When a new repository is created on Github then a new URL is generated which points to the remote repository on Github. We can use this URL to connect our local machine with a Github repo. We can then retrieve what is already on the remote repository on Github as well as update with the commits on our local machine. To create this link we can use the command git remote:

$ git remote add origin <origin-repository-url>

Once this command has been executed this can be checked by running git remote -v:

v stands for version in git remote -v

$ git remote -v
origin  https://github.com/james/new_project.git (fetch)
origin  https://github.com/james/new_project.git (push)

`git push`

We can use the command git push to add any of the commits on our local machine to a remote repository. If the main branch is 3 commits ahead of our origin repository's main branch then using git push will add the three local commits onto the main branch of the origin repository. We can use the git push command in the following way:

$ git push -u origin main
Enumerating objects: 3, done.
Counting objects: 100% (3/3), done.
Writing objects: 100% (3/3), 245 bytes | 245.00 KiB/s, done.
Total 3 (delta 0), reused 0 (delta 0), pack-reused 0
To https://github.com/james/files.git
 * [new branch]      main -> main
Branch 'main' set up to track remote branch 'main' from 'origin'.

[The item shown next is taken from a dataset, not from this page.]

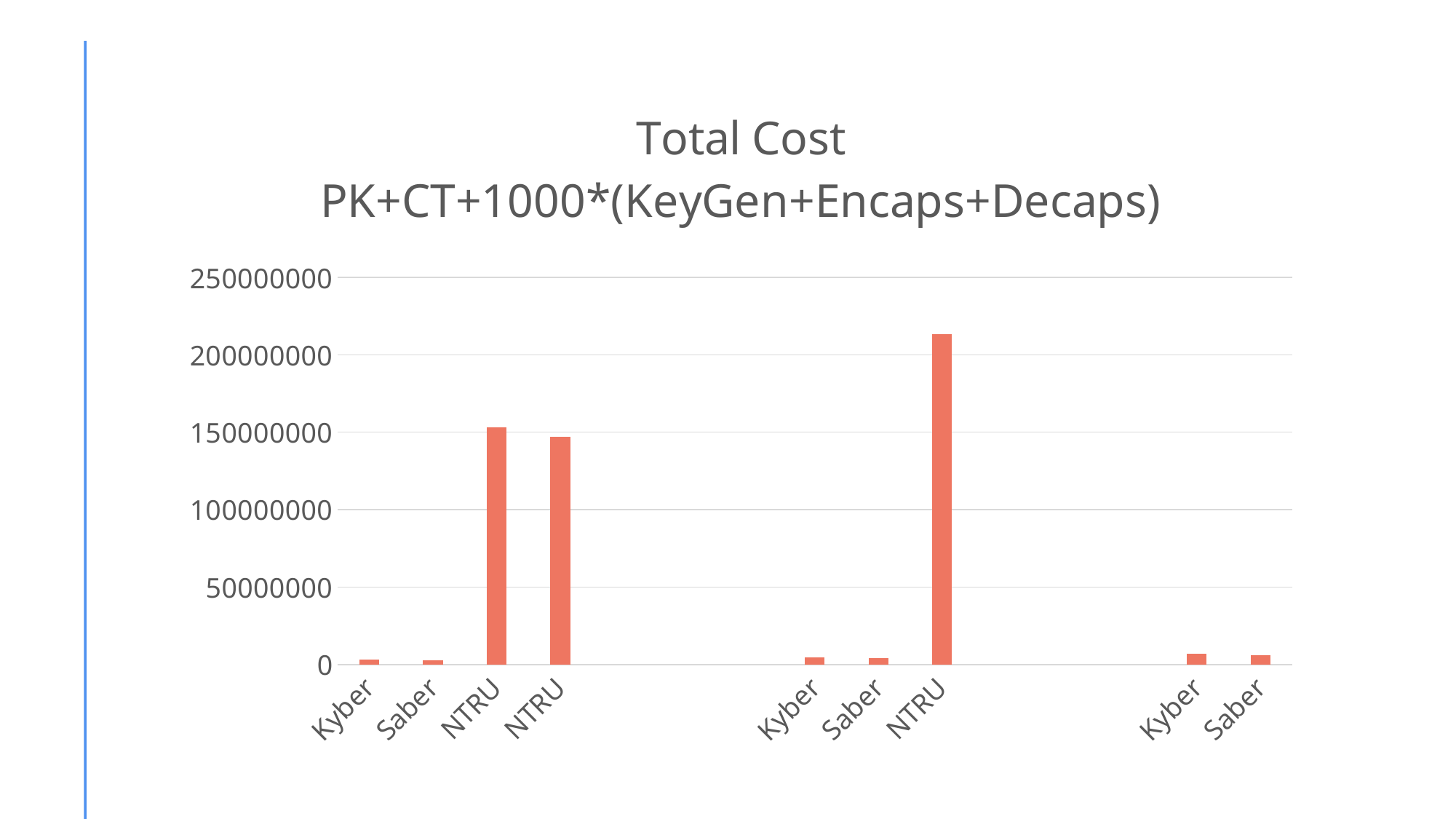
Which is larger, the third bar from the left (NTRU) or the fourth bar from the left (NTRU)? the third bar from the left (NTRU) Which is larger, the NTRU bar in the middle group or the first NTRU bar in the left group? the NTRU bar in the middle group How many bars are plotted in the chart? 9 Is the value of the leftmost Kyber bar greater or less than 50000000? less Is the value of the second NTRU bar (fourth bar from the left) greater or less than 150000000? less Is the value of the tallest NTRU bar (in the middle group) greater or less than 200000000? greater What kind of chart is shown on the slide? bar chart Which bar is the tallest in the chart? the NTRU bar in the middle group What is the title of the chart? Total Cost PK+CT+1000*(KeyGen+Encaps+Decaps) What is the highest value shown on the vertical axis? 250000000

The u in git push -u origin main stands for upstream.

You should get a message in your terminal like the one above if the git push command was successful. Once this command is executed both the local main branch and the origin main branch abbreviated as origin/main will be pointing at the same commit. In this commit, both the local and the remote main branches are up to date and in sync with each other.

`git pull`

When there are commits present on the remote repository that aren't present on the repository on our local machine we can use git pull to pull in the latest commits on the remote repository and bring our repository up to date.

Conclusion

Version control is something that all developers should know when going into their first role. There aren't too many commands to learn and with practice, it's something that you can quickly become proficient in. Try integrating version control into your current projects for practice even if they don't require it.

Also, Github isn't the only platform available, there are others like GitLab or Bitbucket but Github is one of the most popular and likely the one your future employer will use.